# Instructions for the task:
Copy out every line of the records in which "site" can be found.

"""

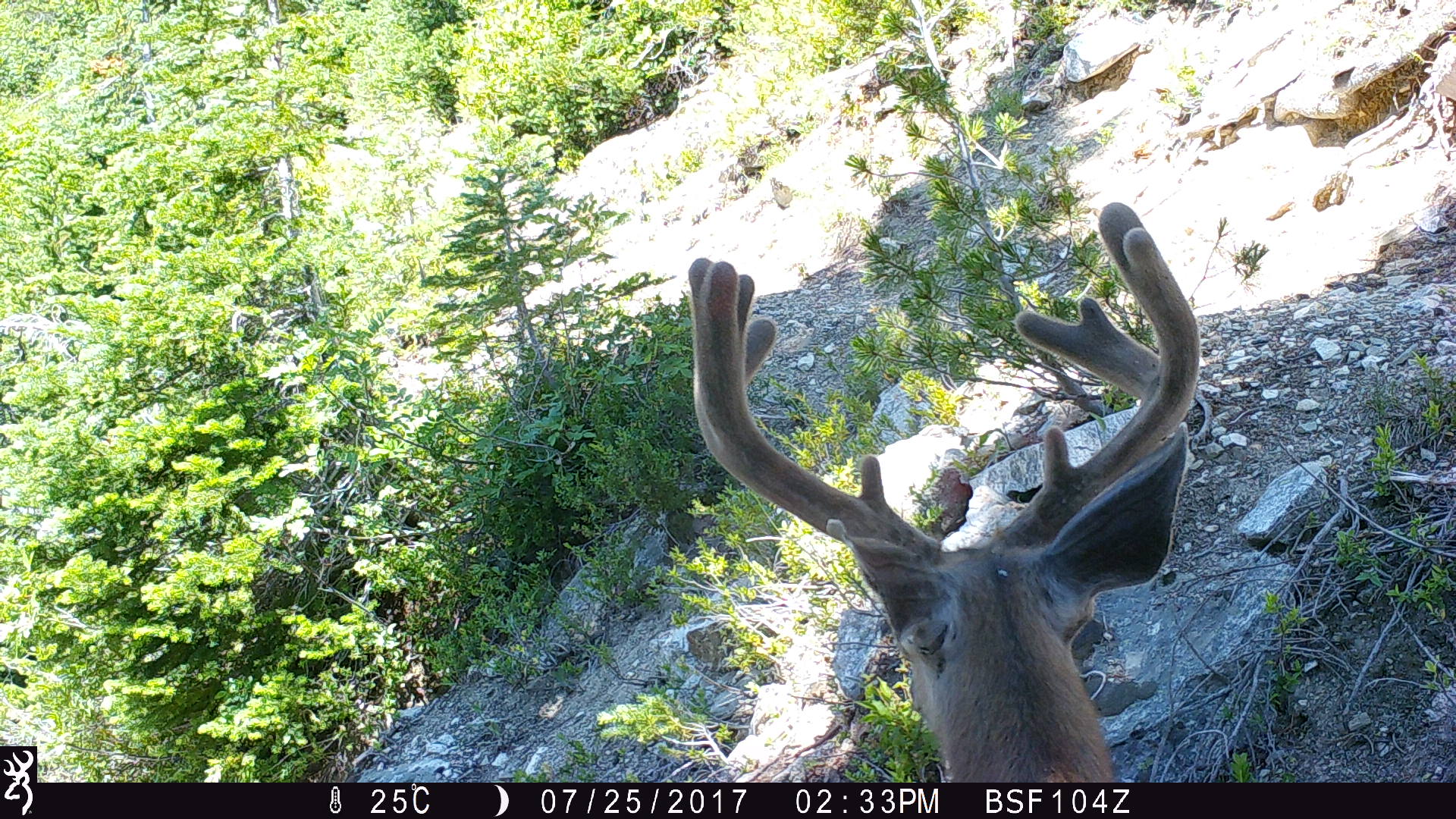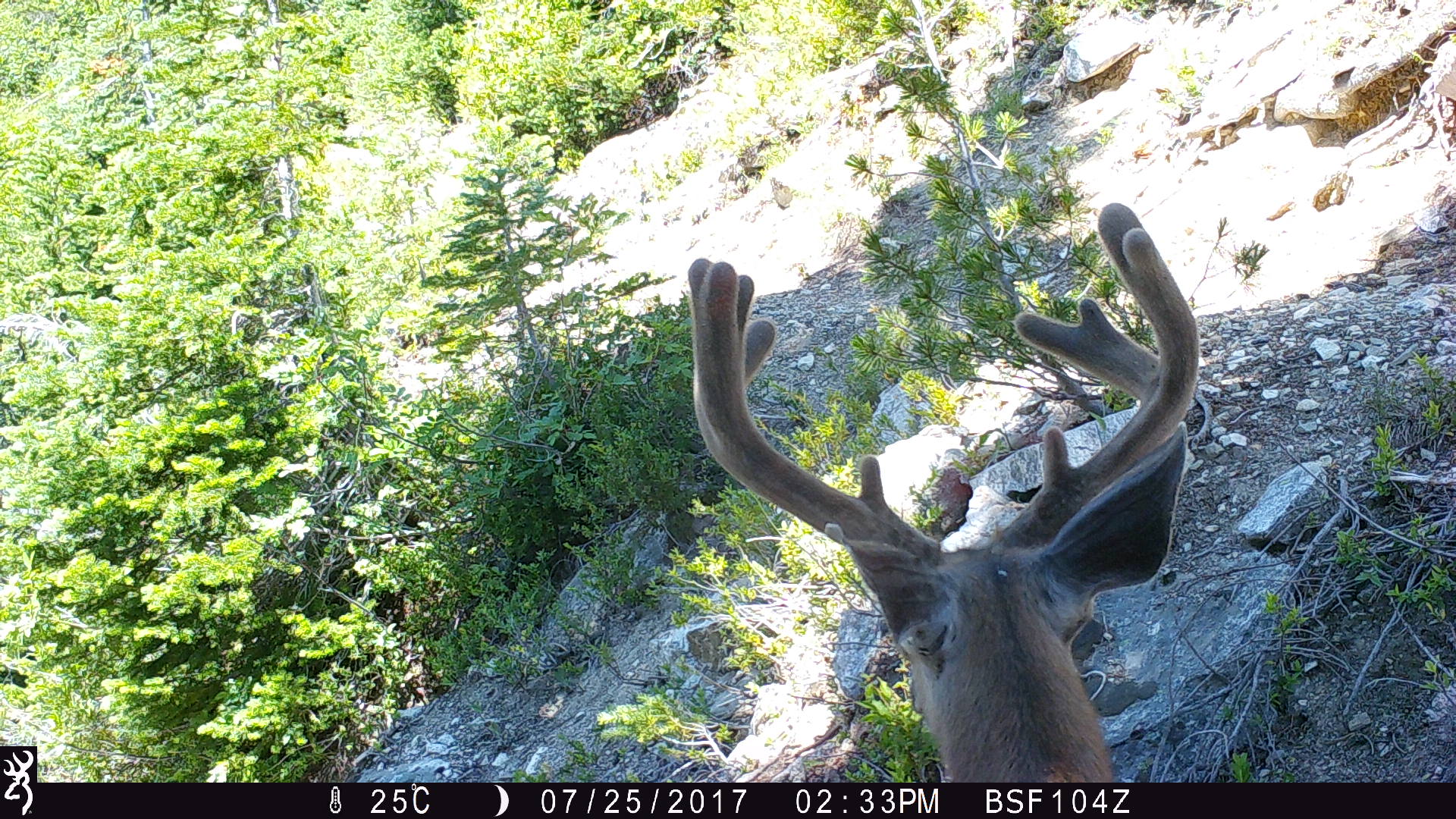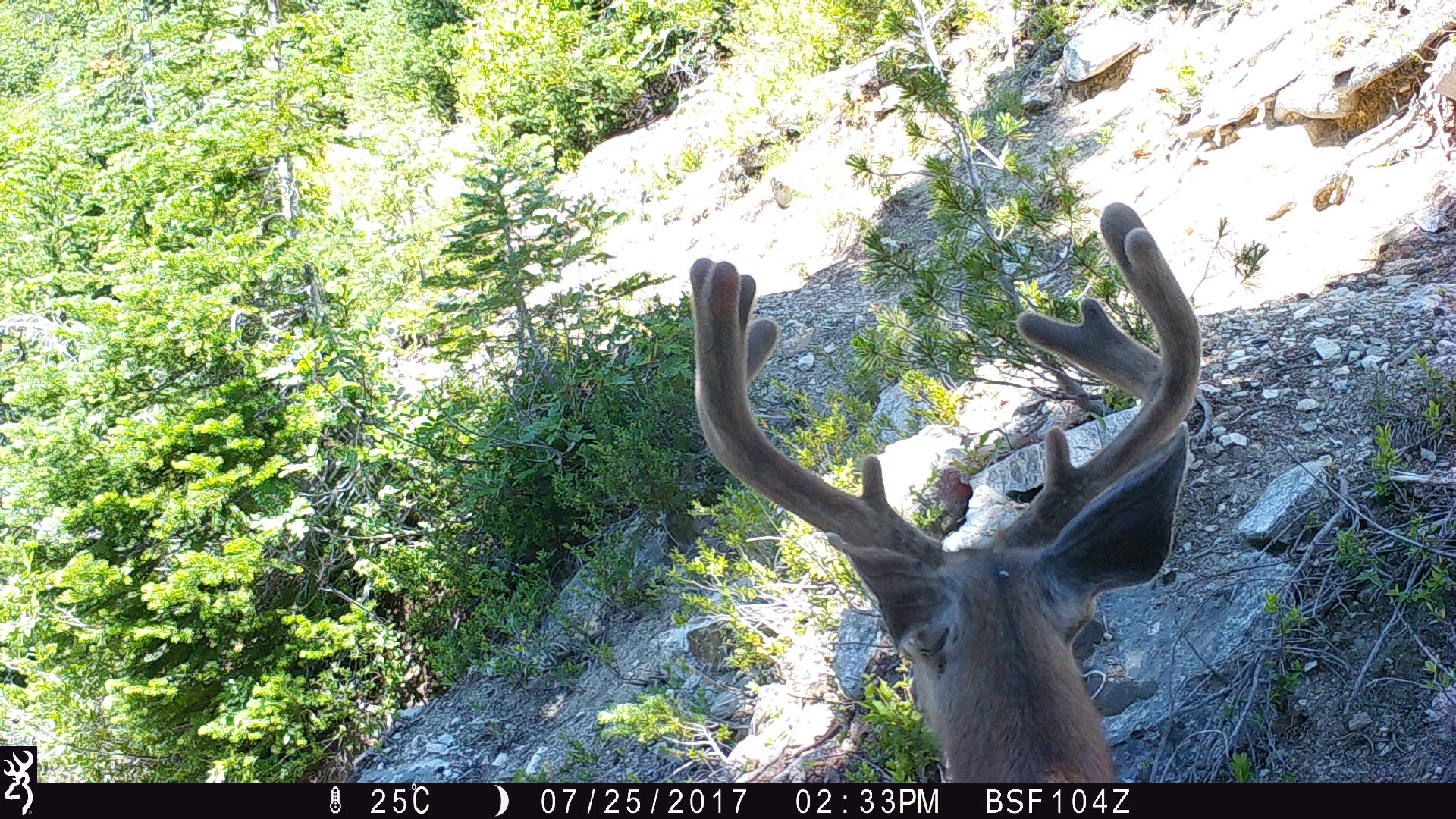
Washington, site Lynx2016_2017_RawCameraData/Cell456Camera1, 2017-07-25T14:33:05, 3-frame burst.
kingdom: Animalia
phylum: Chordata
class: Mammalia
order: Artiodactyla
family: Cervidae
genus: Odocoileus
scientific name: Odocoileus hemionus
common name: mule deer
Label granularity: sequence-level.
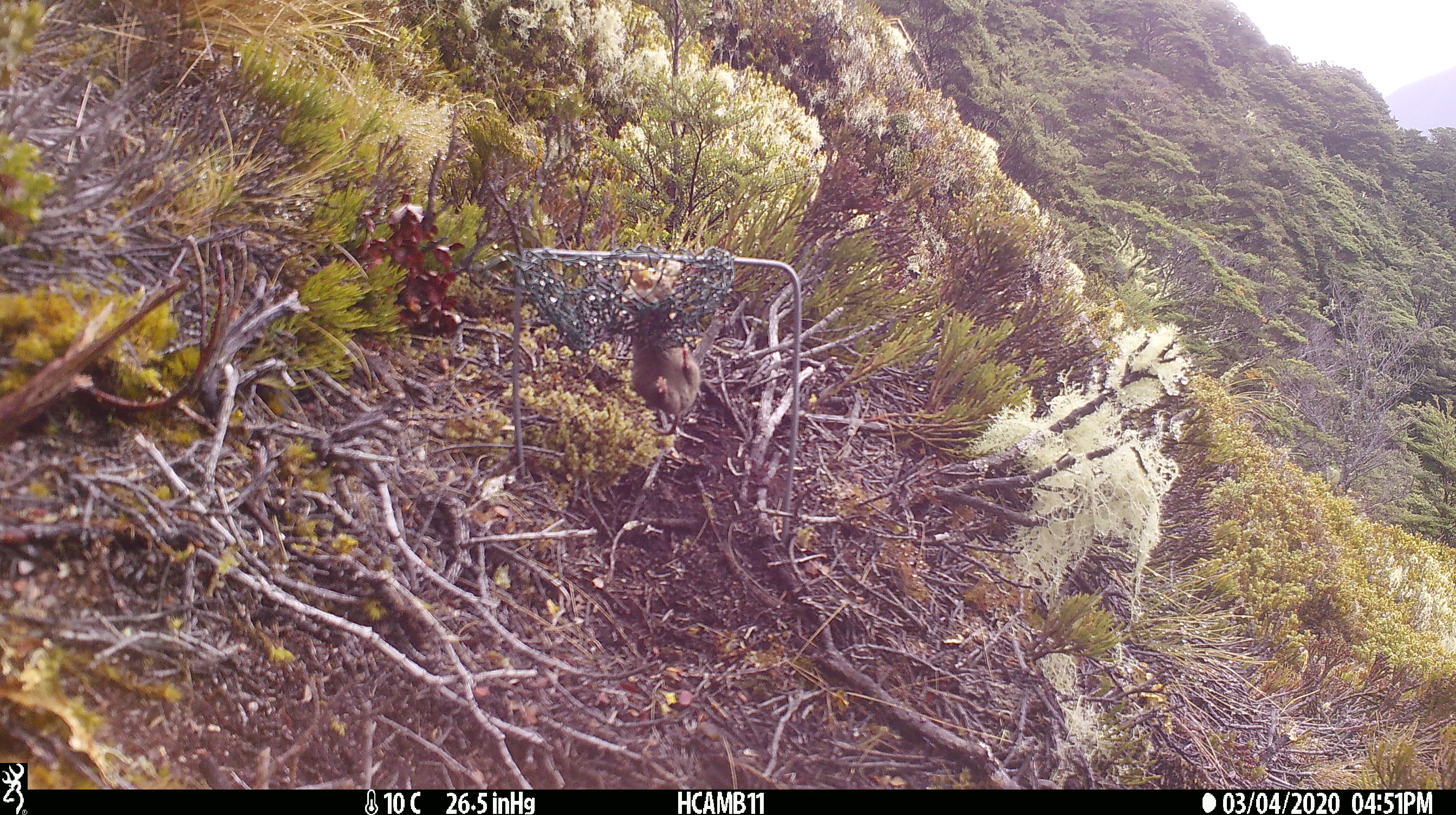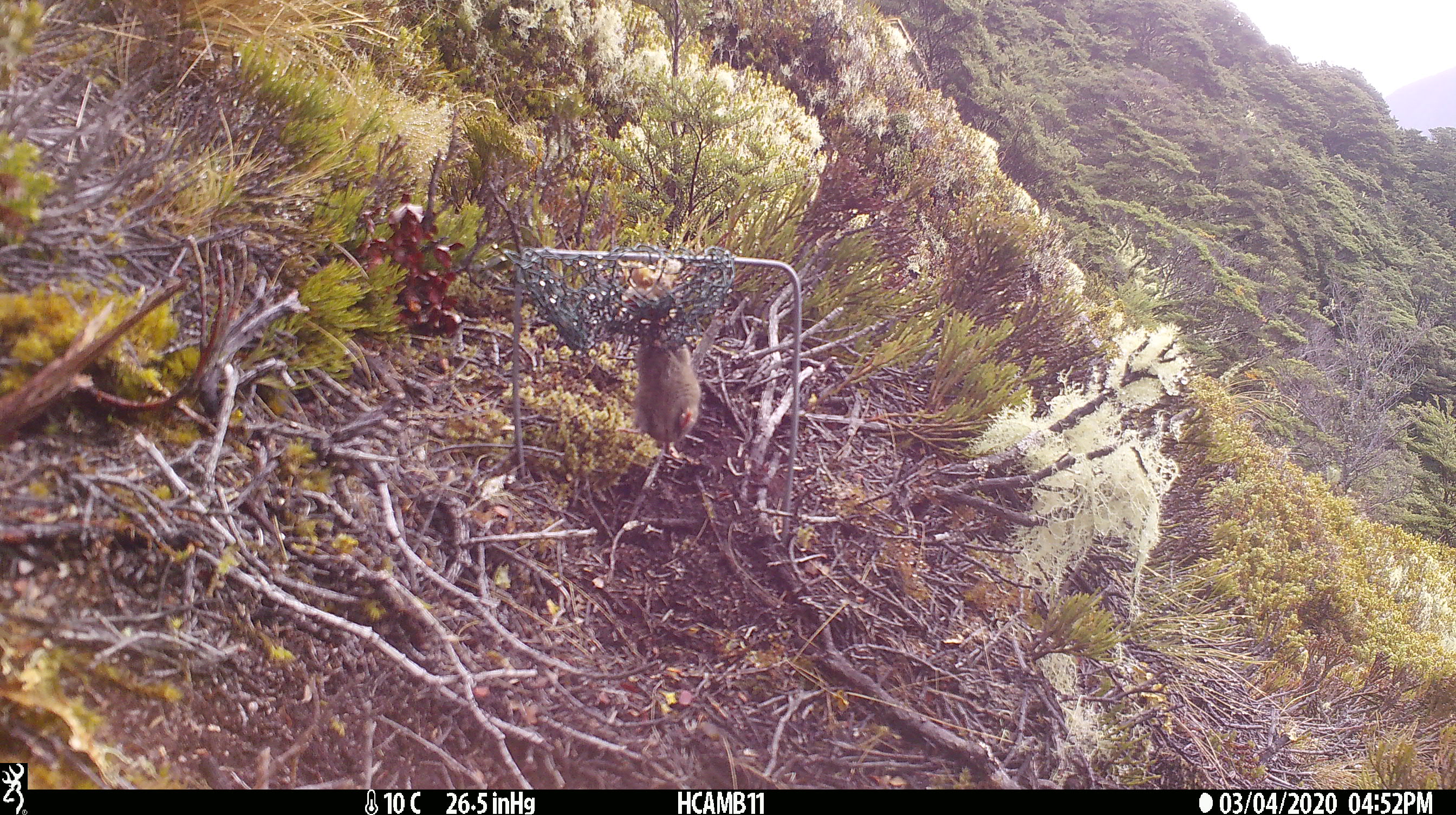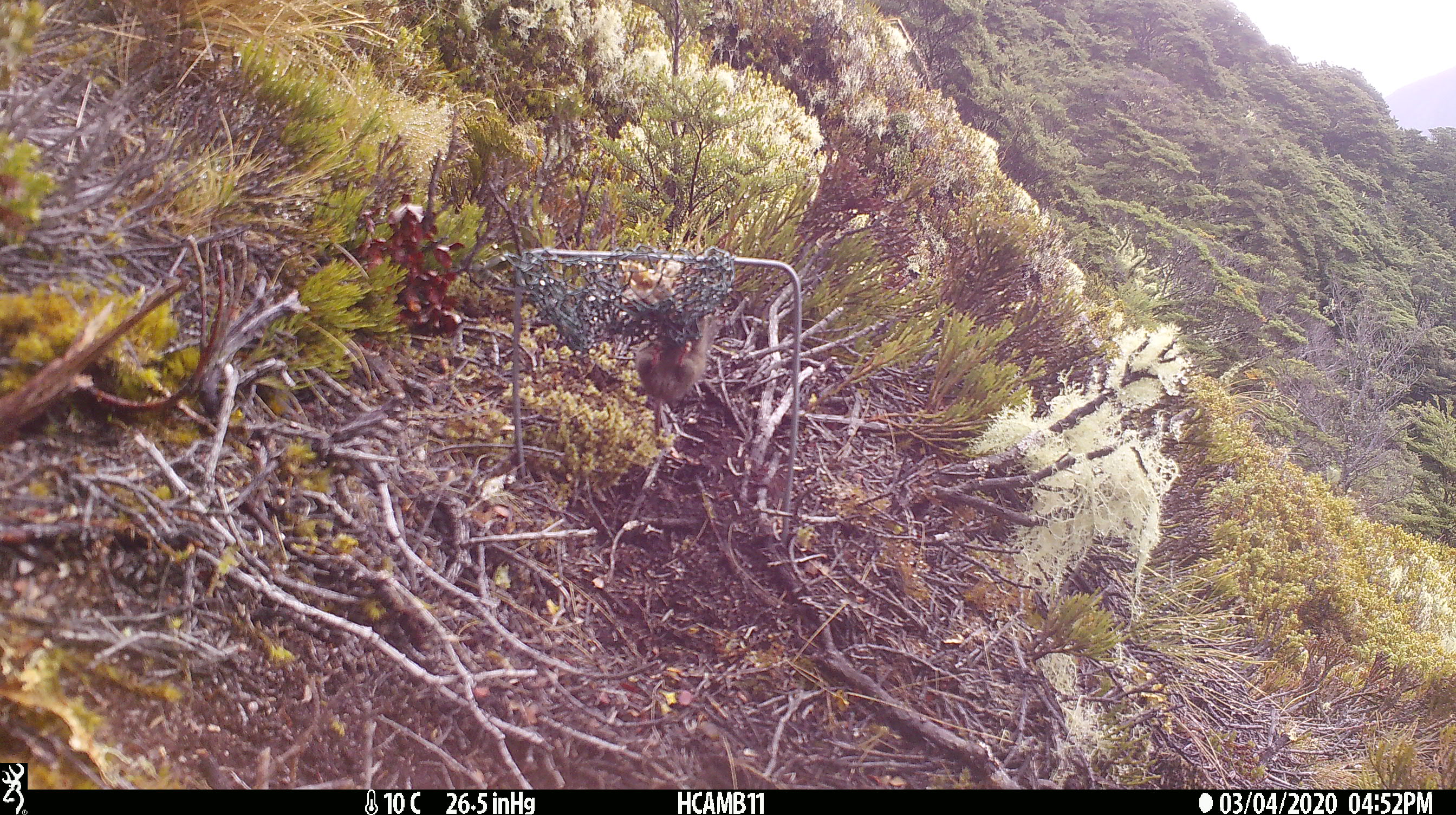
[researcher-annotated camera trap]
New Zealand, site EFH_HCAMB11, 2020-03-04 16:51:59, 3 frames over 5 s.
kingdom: Animalia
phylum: Chordata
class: Mammalia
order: Rodentia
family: Muridae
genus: Mus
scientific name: Mus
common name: mouse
Mouse (Mus).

"""

# Response:
Washington, site Lynx2016_2017_RawCameraData/Cell456Camera1, 2017-07-25T14:33:05, 3-frame burst.
New Zealand, site EFH_HCAMB11, 2020-03-04 16:51:59, 3 frames over 5 s.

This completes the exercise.